Extracted data entries:
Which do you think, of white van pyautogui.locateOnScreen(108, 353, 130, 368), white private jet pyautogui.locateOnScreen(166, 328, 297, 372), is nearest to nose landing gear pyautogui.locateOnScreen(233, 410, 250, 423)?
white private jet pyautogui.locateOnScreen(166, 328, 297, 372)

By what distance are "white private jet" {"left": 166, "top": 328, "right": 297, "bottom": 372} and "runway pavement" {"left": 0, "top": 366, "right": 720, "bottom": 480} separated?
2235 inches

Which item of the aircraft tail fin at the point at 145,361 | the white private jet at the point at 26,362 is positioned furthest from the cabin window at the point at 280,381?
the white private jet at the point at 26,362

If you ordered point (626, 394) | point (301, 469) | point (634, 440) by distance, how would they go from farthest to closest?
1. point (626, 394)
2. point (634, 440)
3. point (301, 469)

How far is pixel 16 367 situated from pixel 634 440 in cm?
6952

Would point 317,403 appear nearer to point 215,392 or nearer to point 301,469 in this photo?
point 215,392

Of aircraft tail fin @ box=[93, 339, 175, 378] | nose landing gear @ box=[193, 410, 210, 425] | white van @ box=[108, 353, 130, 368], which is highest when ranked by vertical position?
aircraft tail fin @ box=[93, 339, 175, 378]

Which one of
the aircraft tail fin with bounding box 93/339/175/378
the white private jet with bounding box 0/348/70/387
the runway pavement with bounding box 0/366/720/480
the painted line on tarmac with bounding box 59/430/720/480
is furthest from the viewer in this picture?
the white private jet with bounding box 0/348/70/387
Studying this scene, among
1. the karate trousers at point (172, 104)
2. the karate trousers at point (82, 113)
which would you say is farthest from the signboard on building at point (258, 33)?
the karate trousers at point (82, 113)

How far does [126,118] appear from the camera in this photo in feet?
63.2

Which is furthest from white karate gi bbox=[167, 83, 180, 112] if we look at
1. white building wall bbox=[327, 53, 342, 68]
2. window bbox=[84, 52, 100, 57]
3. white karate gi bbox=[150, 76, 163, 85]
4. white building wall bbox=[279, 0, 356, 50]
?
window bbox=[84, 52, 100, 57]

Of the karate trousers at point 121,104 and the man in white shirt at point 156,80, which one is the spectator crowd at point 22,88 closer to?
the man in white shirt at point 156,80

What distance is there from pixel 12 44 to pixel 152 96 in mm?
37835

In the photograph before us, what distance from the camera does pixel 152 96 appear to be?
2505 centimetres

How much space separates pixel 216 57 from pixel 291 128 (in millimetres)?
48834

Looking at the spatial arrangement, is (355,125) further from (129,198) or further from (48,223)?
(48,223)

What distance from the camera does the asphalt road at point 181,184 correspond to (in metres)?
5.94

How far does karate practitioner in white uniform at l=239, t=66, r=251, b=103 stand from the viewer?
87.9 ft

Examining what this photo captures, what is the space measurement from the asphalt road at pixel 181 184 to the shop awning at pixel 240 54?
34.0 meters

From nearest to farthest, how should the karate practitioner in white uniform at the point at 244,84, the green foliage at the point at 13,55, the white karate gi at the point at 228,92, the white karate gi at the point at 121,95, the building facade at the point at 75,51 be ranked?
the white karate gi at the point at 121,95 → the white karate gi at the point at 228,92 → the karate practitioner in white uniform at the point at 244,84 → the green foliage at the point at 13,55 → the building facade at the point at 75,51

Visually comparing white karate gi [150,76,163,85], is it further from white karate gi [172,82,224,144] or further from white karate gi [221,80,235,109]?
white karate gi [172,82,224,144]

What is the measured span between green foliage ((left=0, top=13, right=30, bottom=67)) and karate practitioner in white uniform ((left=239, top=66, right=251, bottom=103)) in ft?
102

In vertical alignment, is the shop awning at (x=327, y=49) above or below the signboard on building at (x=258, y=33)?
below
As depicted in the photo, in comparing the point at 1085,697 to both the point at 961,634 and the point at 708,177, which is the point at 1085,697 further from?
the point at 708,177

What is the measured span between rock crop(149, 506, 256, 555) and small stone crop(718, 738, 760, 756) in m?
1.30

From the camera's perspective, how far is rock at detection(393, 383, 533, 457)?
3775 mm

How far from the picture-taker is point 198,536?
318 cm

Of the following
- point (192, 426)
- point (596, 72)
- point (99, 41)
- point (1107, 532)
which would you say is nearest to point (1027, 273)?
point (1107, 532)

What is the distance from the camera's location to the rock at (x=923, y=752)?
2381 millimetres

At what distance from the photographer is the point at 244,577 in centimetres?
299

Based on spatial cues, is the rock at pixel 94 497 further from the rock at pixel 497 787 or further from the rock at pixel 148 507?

Set problem
Rewrite the records starting with the line that contains "What is the measured span between green" and going on through the end of the records, replacing "measured span" with "straight-line distance" and leaving everything else the same.

Complete response
What is the straight-line distance between green foliage ((left=0, top=13, right=30, bottom=67)) and karate practitioner in white uniform ((left=239, top=66, right=251, bottom=103)) in ft?
102

In vertical alignment, is the shop awning at (x=327, y=49) above or below the signboard on building at (x=258, y=33)?
below
As depicted in the photo, in comparing the point at 1085,697 to both the point at 961,634 and the point at 708,177, which is the point at 1085,697 further from?
the point at 708,177

What is the straight-line distance between rock crop(149, 506, 256, 555) and small stone crop(718, 738, 760, 756) in m?
1.30

From the camera's perspective, how far is rock at detection(393, 383, 533, 457)?
3775 mm

How far from the picture-taker is point 198,536?
318 cm

Of the following
- point (192, 426)
- point (596, 72)
- point (99, 41)
- point (1107, 532)
which would you say is nearest to point (1027, 273)?
point (1107, 532)

What is the distance from the camera's location to the rock at (x=923, y=752)?
2381 millimetres

At what distance from the photographer is the point at 244,577 in centimetres?
299

Based on spatial cues, is the rock at pixel 94 497 further from the rock at pixel 497 787 or further from the rock at pixel 148 507?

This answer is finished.